December 25, 20154 min

“Tell the truth! Tell the truth!”
Every Sunday if you are like most breathing souls in America you sit down and watch your favorite team play on the gridiron. We watch it for the beauty of the game, but also for the brutal hits, which until recently we didn’t give a second thought to them, other than to talk about them with our friends the next day. It seems though over the years that those hits are causing brain damage later in life, which is having tons of side effects, that is according to a finding by Dr. Bennet Omalu in the latest film “Concussion”.

With his research Dr. Omalu (Will Smith) was finding out a problem, he was attacking the institution that is football. Omalu didn’t seek out to discover this problem; he came upon it accidently, when he was performing an autopsy on ex Steeler Mike Webster (David Morse).

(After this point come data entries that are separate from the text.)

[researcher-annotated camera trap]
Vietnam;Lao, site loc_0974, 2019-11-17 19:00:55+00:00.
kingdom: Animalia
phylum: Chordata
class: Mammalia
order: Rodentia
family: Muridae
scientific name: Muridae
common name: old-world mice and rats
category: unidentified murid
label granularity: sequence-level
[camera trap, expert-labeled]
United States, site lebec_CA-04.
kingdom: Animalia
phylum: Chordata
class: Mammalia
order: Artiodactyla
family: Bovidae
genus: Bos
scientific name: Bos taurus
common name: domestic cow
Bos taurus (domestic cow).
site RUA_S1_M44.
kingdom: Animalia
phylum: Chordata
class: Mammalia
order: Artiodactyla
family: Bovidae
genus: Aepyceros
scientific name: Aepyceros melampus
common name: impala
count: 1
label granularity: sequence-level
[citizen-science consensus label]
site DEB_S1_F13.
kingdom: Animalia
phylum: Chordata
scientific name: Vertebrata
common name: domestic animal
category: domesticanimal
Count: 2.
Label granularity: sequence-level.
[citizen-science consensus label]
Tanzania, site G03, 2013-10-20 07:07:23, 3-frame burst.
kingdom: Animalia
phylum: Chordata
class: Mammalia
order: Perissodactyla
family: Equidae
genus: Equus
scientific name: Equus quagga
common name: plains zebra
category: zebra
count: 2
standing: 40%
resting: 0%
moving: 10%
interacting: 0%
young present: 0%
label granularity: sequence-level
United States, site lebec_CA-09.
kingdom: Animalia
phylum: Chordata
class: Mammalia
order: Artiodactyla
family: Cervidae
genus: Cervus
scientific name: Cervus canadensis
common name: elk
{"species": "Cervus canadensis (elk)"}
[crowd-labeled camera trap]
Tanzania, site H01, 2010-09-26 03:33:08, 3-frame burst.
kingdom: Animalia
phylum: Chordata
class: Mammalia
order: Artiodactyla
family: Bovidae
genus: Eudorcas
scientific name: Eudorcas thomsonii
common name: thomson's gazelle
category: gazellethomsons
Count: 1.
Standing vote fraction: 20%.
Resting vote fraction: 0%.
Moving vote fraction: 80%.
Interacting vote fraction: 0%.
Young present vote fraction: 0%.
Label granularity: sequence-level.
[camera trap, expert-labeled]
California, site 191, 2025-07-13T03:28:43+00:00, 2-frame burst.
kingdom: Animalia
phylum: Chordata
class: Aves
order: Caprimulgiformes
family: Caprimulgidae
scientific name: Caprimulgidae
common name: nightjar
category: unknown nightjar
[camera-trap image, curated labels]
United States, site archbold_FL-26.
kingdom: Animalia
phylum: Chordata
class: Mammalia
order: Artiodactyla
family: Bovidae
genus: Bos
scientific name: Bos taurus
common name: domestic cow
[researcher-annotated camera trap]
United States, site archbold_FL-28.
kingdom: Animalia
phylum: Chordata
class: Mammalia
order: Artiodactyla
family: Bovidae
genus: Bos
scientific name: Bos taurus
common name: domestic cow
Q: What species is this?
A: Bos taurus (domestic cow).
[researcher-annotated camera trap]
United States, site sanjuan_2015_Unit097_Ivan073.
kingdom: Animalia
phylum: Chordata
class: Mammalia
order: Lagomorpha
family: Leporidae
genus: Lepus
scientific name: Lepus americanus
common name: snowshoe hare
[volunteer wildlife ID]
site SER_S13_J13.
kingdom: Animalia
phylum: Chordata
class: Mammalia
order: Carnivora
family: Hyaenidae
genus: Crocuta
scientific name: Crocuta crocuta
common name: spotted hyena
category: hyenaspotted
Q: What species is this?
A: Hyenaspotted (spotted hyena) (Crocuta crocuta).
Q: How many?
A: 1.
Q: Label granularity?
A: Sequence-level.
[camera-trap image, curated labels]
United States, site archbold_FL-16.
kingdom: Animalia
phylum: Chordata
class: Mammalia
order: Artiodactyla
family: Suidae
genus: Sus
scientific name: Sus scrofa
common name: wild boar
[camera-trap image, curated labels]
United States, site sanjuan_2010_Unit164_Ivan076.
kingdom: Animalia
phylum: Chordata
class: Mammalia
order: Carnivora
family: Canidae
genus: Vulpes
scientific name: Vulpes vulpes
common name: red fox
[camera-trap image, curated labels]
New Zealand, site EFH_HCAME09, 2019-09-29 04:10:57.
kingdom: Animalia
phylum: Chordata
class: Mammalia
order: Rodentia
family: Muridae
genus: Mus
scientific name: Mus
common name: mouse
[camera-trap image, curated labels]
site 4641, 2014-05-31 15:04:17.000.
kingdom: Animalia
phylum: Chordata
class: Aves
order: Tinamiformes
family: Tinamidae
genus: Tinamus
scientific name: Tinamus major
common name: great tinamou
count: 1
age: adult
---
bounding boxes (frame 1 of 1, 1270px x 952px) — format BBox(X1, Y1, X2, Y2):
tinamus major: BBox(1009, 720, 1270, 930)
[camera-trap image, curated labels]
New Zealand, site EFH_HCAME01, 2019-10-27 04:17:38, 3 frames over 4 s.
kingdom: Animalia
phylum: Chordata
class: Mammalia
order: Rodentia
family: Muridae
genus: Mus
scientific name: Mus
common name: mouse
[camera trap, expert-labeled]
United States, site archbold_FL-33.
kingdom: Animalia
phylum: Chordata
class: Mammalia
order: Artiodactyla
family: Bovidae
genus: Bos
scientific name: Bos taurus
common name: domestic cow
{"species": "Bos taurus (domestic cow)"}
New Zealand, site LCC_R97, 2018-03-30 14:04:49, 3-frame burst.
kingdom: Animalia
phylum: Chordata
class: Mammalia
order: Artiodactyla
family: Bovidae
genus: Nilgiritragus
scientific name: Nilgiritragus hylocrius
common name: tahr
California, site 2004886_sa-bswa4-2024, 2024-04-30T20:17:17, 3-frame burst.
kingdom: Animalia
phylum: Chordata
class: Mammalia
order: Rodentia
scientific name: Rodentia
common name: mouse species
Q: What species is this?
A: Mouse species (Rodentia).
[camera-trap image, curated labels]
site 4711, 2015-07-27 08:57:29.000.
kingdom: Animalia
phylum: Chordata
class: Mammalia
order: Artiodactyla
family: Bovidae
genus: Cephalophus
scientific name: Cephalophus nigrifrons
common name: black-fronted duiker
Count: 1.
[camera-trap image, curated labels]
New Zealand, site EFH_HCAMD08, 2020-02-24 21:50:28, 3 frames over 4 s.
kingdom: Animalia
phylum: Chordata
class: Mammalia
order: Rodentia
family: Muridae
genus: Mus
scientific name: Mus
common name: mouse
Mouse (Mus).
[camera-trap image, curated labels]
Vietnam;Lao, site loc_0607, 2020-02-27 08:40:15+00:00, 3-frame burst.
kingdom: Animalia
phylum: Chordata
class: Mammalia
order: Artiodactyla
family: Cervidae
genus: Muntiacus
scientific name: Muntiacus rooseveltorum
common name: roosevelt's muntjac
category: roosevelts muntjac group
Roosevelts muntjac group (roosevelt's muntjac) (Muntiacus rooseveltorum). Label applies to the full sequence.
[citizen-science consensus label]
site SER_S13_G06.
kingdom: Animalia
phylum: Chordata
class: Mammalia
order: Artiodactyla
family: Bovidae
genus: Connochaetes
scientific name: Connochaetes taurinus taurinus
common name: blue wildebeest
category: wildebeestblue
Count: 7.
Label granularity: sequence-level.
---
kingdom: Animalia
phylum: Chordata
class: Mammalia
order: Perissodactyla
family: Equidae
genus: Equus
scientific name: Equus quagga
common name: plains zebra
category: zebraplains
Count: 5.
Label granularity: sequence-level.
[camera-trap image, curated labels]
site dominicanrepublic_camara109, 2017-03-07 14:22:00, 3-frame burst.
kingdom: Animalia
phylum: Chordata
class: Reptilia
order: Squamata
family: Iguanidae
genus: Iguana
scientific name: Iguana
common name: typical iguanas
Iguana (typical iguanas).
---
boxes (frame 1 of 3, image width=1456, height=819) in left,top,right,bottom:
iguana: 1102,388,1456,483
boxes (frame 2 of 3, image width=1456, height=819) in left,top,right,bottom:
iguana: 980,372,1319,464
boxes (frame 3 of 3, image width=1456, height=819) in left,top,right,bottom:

With his findings Dr. Omalu was amazed at what he determined was repeated blunt head trauma that caused long-term damage in most of these players. His findings got the attention of many, including Dr. Julian Bailes a former team physician for the Steelers, who helps him continue to bring the findings to light with the attention it deserves. After having his theory initially denied, the science soon becomes impossible to deny and the N.F.L. must admit the truth.

The story is from a article that appeared in “GQ” written my Jeanne Marie Laskas. Taking it to the screen is Peter Landesman (Kill the Messenger), whose heart is in the right place, even though his script falters. Landsesman, doesn’t seem to find the balance of telling the story of Omalu’s dilemma and his family life. While the story of how he discovered keeps you interested, the story of his family just simply doesn’t. Smith, who is not new to critical acclaim for a role, once again shows his skills off, even though his choice of accent can be off putting at times. What isn’t off putting is the effort, and there is no doubt Smith is giving a lot of it in his performance.

With Smith leading the way, Alec Baldwin, Albert Brooks and Gugu Mbatha-Raw, all perform admirably. in supporting roles. “Concussion” is a story that needs to be told, so that the truth can get out there, a truth that has been denied for years by the N.F.L. While the film has its flaws, the subject matter and performances push it past mediocrity, which is enough to make this film watchable.